*Task instructions*
Work through the records below and copy every line that includes "heating".

*Stored entries*
[Start of Attachment]

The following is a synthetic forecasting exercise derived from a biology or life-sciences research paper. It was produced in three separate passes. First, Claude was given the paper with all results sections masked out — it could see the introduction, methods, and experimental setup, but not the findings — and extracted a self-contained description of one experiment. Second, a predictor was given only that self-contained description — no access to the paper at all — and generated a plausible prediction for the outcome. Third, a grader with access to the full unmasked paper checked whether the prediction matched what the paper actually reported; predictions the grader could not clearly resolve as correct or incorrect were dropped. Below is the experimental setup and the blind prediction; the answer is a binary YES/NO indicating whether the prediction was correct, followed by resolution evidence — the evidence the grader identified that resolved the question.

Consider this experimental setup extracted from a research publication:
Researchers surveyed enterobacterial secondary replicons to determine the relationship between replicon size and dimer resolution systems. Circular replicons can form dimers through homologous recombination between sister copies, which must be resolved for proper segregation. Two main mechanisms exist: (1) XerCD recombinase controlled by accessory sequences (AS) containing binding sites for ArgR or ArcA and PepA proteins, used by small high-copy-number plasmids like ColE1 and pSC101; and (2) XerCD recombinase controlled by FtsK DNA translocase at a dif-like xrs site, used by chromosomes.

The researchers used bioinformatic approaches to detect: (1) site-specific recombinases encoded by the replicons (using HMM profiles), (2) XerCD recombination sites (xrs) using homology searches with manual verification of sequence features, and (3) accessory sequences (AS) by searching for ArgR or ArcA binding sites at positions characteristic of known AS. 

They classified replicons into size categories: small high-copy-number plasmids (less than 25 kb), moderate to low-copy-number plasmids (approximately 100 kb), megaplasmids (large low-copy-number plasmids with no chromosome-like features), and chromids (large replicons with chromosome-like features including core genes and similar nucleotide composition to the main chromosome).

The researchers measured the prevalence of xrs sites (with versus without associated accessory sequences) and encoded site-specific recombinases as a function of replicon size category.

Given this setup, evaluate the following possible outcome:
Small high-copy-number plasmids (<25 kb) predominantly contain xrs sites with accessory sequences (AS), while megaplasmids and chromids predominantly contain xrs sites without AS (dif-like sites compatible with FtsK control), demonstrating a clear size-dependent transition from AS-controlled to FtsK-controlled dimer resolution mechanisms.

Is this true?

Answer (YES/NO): YES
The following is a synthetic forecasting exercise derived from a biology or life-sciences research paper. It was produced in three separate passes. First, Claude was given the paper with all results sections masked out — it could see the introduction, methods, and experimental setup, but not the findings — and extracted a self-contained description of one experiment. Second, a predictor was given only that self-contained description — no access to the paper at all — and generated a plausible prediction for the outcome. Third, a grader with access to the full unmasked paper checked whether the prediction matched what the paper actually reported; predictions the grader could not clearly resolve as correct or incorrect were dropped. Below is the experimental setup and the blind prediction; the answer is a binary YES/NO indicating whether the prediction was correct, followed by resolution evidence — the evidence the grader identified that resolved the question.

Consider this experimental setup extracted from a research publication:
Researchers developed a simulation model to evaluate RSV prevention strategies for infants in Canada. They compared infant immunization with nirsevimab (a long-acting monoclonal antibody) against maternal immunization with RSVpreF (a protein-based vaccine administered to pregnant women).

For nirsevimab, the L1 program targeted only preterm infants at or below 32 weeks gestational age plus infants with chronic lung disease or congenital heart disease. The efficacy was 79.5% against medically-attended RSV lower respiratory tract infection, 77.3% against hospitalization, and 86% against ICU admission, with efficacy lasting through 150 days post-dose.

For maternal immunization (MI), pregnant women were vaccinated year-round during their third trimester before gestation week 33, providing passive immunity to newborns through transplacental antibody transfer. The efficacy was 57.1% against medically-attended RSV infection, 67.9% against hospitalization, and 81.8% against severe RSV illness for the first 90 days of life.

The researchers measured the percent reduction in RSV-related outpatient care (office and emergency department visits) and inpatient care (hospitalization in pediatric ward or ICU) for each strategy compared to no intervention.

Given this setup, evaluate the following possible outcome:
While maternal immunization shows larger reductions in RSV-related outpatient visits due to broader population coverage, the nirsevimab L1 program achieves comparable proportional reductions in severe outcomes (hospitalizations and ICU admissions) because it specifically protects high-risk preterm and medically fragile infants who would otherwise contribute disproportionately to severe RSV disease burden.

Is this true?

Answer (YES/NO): NO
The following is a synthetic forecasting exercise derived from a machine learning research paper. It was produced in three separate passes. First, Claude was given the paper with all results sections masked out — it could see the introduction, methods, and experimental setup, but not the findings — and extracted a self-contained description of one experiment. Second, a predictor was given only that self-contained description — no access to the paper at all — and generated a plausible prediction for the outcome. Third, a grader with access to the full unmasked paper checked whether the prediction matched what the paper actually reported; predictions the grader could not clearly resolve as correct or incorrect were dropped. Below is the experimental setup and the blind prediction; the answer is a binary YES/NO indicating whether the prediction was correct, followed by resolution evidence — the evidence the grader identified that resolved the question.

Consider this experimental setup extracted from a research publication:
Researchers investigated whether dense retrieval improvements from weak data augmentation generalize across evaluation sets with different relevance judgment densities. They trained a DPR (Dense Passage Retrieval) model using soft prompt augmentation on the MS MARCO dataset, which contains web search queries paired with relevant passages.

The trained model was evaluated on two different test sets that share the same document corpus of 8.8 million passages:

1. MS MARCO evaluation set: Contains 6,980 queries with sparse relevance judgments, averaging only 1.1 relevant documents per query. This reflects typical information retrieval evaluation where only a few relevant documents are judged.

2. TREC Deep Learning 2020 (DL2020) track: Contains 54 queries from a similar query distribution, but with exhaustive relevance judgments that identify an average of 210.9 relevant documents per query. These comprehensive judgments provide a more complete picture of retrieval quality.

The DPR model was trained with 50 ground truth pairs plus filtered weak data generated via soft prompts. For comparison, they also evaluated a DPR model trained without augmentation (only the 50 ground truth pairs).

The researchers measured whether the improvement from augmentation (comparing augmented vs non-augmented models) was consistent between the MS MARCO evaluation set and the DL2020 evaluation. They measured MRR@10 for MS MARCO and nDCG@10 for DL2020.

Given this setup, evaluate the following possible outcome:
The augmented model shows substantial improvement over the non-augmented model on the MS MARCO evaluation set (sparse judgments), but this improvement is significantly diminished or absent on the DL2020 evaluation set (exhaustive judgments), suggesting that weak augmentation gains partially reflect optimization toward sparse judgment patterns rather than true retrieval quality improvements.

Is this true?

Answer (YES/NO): NO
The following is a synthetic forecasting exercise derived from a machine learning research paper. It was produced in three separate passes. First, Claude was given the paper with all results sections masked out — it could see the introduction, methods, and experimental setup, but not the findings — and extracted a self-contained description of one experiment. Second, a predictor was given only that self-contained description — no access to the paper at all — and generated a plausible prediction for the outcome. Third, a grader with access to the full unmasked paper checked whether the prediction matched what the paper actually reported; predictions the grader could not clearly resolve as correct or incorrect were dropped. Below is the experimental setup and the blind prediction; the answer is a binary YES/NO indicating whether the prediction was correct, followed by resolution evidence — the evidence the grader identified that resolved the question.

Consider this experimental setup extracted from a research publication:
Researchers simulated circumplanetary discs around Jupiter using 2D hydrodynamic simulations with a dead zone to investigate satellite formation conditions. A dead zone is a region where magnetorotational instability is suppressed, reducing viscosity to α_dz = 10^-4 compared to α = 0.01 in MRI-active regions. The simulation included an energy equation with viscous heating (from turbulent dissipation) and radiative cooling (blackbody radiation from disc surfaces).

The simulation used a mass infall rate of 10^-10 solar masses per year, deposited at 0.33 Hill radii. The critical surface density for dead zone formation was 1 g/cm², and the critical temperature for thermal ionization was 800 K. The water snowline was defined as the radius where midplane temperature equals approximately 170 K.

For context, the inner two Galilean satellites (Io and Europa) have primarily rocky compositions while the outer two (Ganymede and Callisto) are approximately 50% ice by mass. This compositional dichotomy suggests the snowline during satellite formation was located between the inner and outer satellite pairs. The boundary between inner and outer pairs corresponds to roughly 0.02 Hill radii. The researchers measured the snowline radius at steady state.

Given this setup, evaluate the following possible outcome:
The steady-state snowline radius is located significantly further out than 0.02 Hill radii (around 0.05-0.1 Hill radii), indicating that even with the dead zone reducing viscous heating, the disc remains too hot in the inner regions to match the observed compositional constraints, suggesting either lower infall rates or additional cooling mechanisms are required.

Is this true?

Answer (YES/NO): NO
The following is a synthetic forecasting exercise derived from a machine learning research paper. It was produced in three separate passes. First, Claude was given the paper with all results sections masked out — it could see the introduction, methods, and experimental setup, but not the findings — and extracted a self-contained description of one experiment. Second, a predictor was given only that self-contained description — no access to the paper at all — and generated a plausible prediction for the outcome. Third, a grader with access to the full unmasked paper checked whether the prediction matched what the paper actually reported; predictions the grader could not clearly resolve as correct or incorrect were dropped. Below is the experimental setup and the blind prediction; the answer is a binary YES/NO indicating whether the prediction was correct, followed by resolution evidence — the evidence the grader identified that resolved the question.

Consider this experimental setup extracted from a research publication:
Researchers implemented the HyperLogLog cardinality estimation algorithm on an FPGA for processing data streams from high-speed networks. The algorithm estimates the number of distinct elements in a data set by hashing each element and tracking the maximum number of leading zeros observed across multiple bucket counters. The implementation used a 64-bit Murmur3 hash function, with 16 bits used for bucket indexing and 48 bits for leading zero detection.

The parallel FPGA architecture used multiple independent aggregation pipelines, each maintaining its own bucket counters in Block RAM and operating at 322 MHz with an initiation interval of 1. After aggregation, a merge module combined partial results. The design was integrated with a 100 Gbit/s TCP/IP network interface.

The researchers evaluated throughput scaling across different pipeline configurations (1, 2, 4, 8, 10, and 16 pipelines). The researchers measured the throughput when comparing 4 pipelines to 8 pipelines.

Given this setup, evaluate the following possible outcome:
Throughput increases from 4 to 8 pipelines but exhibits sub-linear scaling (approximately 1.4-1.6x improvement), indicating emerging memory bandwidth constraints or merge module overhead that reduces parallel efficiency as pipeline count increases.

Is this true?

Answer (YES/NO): YES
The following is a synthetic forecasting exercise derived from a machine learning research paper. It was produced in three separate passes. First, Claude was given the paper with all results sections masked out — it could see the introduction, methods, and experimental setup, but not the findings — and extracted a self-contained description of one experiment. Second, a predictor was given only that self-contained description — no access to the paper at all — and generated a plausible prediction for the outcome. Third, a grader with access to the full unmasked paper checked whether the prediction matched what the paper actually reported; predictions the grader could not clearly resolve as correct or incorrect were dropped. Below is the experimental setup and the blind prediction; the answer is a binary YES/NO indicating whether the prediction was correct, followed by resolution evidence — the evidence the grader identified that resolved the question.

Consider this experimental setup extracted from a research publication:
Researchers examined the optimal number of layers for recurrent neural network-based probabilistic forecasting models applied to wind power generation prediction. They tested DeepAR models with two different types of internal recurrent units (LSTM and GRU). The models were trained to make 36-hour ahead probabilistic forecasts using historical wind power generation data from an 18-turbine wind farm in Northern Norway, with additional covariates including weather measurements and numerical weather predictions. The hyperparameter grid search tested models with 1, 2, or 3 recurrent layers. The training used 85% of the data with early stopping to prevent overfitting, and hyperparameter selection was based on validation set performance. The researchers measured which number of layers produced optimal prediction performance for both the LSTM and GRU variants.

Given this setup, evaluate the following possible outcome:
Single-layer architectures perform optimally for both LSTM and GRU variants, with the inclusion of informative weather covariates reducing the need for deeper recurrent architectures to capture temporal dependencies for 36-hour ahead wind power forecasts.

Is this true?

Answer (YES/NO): NO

[End of Attachment]

*Answer*
Researchers simulated circumplanetary discs around Jupiter using 2D hydrodynamic simulations with a dead zone to investigate satellite formation conditions. A dead zone is a region where magnetorotational instability is suppressed, reducing viscosity to α_dz = 10^-4 compared to α = 0.01 in MRI-active regions. The simulation included an energy equation with viscous heating (from turbulent dissipation) and radiative cooling (blackbody radiation from disc surfaces).
The steady-state snowline radius is located significantly further out than 0.02 Hill radii (around 0.05-0.1 Hill radii), indicating that even with the dead zone reducing viscous heating, the disc remains too hot in the inner regions to match the observed compositional constraints, suggesting either lower infall rates or additional cooling mechanisms are required.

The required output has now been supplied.